CHAU MA had returned from a morning walk with the dog when a man who
appeared to be a courier banged on the front door of her home in Concord
with a package for her husband, Dominic Li. When she summoned him to the
door he was “violently and brutally” attacked and doused in hydrochloric
acid as part of a plan to intimidate Mr Li’s brother-in-law, Philip Ma, the
NSW Supreme Court was told. At the trial of three men accused of murdering
Mr Li, the prosecutor, Christopher Maxwell, SC, said the two men on the
veranda that morning, December 13, 2002, had been hired for $10,000 to do
serious bodily injury to Mr Li. “The acid had been poured onto his [hair]and eyes, and some indeed went into his mouth, which he swallowed,” Mr
Maxwell said. “The effects of this were horrific. He was blinded, but even
more significant, his vital organs were badly damaged by the ingestion of
the hydrochloric acid.”

Mr Li died three weeks later.

Yonky Irvin Tan and the two men allegedly on the veranda that morning,
Richard Burton Nimmo and Maua Sua, have pleaded not guilty to murder. The
court heard Philip Ma, a professional gambler, had been given $800,000 by
Tan, who had allegedly instructed him to launder it through casinos.

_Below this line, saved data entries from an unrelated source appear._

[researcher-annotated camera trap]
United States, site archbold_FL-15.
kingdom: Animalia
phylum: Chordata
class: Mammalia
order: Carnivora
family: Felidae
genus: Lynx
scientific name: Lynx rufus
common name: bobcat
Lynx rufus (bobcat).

Mr Maxwell said Tan delivered rice bags full of cash to Mr Ma. But the
gambler’s luck had turned, and instead of earning a promised commission for
laundering the money, Ma lost $500,000 in the Crown Casino in Melbourne. Mr
Maxwell said Mr Ma was under pressure from Tan and his associate Emil Chang
to repay the money. Late in 2002 Mr Ma went into hiding.

Mr Maxwell alleged emails between Tan and Mr Chang showed a criminal
agreement to hire someone to throw acid on Mr Li’s face, with the idea of
flushing Mr Ma out of hiding.

In one email, Mr Chang quoted a Chinese proverb about flushing a snake from
its nest. “Do D first and P will come out of his nest.” The emails allegedly
said: “The only way to get money back is through violence . D and P are
family.”

Ms Ma said in evidence that one of the men yanked her husband out of the
door and forced her with a gun to come out on the porch, where she and her
husband both crouched.

One of the men hit her husband over the head with a gun, and then she saw
the dark green liquid in a bottle. Both men, whom she described as being of
Pacific Islander appearance, wore dark glasses and gloves.

Ms Ma said the men ran away after the attack, and she rang for an ambulance
and the police.

The trial, before Justice Derek Price, continues.